- _Task list_
[a] What drawbacks of the modern Thinkpad does the Thinkpad discussion name?
[b] How would the Thinkpad discussion go on after its last line? Write the next part.

- _Selection_

+++

From my experience with a modern Thinkpad (A485); nothing if not outright inferior. The trackpoints on them are pretty terrible compared to classic IBM-era thinkpads (10-20hz polling rate, abysmal velocity curve). The physical durability of the machine might be above-average for business laptops, but the chance of the hardware failing in some major way within warranty seems to be quite high (among other replacement parts, I had 4-5 mainboard replacements done under warranty). The cooling solution on the Thinkpad I used to use was also a fair bit inadequate, and would lead to severe thermal throttling of the mid-range APU. Honestly between the reliability and torturous process to even buy a new Thinkpad from Lenovo, I just wouldn’t bother.
Asking out of curiosity, what makes these better than other consumer based ones with fwupdmgr support?

+++

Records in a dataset
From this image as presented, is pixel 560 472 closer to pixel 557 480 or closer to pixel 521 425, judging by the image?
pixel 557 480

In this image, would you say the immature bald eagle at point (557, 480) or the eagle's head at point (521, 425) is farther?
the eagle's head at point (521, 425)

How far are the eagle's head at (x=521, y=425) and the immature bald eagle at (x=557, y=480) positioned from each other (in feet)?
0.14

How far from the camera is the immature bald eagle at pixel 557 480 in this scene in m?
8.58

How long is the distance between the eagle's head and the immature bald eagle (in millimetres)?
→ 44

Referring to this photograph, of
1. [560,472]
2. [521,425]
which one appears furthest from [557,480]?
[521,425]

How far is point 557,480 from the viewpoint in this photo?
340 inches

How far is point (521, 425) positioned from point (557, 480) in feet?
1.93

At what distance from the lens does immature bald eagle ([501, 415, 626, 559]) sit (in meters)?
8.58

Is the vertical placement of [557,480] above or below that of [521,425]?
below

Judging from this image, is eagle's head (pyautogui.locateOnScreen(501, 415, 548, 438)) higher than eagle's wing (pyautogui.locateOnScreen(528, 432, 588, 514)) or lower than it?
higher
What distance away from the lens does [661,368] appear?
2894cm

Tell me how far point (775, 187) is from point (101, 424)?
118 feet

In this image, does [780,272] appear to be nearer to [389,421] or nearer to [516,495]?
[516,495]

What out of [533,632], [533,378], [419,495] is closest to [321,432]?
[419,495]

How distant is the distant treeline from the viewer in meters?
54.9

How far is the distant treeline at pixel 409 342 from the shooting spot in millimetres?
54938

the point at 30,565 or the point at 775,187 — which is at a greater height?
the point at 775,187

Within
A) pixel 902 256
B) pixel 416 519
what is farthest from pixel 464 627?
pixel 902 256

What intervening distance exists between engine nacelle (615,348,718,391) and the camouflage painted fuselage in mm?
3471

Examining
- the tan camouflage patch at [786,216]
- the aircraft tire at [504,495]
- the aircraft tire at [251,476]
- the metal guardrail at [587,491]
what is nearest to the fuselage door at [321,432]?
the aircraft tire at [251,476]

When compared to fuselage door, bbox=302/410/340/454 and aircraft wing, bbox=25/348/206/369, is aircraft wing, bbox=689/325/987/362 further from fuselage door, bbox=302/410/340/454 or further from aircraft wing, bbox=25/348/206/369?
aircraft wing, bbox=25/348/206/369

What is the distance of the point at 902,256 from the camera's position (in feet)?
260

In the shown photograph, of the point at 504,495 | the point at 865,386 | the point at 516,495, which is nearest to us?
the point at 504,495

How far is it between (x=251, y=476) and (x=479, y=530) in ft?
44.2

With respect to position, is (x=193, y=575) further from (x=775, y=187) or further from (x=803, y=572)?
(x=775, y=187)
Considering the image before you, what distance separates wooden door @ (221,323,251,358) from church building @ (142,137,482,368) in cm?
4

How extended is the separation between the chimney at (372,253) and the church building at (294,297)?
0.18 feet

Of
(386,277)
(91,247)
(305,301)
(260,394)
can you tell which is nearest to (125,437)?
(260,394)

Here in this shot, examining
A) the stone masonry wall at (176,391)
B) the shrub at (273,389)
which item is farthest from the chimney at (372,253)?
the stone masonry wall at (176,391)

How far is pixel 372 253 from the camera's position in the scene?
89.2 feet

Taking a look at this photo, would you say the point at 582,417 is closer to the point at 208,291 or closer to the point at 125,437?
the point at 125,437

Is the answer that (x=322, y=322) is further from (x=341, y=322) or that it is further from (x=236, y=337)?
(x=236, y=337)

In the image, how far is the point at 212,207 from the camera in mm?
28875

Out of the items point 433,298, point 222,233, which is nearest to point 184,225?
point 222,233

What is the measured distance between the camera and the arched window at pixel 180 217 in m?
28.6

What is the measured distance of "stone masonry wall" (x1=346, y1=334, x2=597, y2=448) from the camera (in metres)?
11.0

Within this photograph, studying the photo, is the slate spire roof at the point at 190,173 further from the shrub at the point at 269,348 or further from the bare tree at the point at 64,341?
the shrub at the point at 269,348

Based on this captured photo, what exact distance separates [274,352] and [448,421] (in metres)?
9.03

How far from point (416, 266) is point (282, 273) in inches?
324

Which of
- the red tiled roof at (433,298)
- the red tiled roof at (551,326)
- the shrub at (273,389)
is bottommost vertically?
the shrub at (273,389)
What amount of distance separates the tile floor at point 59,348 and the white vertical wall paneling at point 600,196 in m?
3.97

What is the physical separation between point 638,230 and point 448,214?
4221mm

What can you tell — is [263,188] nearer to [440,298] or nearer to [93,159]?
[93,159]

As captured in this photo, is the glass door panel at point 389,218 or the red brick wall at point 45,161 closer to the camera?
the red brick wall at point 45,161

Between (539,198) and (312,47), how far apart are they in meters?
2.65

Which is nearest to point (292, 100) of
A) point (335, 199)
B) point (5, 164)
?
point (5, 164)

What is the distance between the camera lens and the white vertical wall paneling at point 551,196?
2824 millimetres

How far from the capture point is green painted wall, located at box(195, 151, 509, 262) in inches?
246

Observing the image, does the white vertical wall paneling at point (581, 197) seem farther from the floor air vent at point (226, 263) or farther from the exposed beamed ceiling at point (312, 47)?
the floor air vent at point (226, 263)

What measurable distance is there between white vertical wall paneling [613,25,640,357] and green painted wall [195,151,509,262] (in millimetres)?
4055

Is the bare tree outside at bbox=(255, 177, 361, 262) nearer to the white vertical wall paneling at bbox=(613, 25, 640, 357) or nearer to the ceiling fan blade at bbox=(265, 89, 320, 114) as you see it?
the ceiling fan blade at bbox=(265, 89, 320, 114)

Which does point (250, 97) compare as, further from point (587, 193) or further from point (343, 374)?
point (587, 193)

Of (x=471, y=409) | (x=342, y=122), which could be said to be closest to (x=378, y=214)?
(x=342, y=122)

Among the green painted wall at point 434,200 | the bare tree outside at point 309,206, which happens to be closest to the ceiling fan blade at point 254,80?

+++

- _Response list_
[a]
- Trackpoints much worse than those on classic IBM-era Thinkpads (10-20hz polling rate, abysmal velocity curve)
- A high chance of major hardware failure within warranty (4-5 mainboard replacements, among other replacement parts)
- An inadequate cooling solution that led to severe thermal throttling of the mid-range APU
- A torturous process to buy a new Thinkpad from Lenovo

[b]
it’s the trackpoint that does it for me
From my experience with a modern Thinkpad (A485); nothing if not outright inferior. The trackpoints on them are pretty terrible compared to classic IBM-era thinkpads (10-20hz polling rate, abysmal velocity curve). The physical durability of the machine might be above-average for business laptops, but the chance of the hardware failing in some major way within warranty seems to be quite high (among other replacement parts, I had 4-5 mainboard replacements done under warranty). The cooling solution on the Thinkpad I used to use was also a fair bit inadequate, and would lead to severe thermal throttling of the mid-range APU. Honestly between the reliability and torturous process to even buy a new Thinkpad from Lenovo, I just wouldn’t bother.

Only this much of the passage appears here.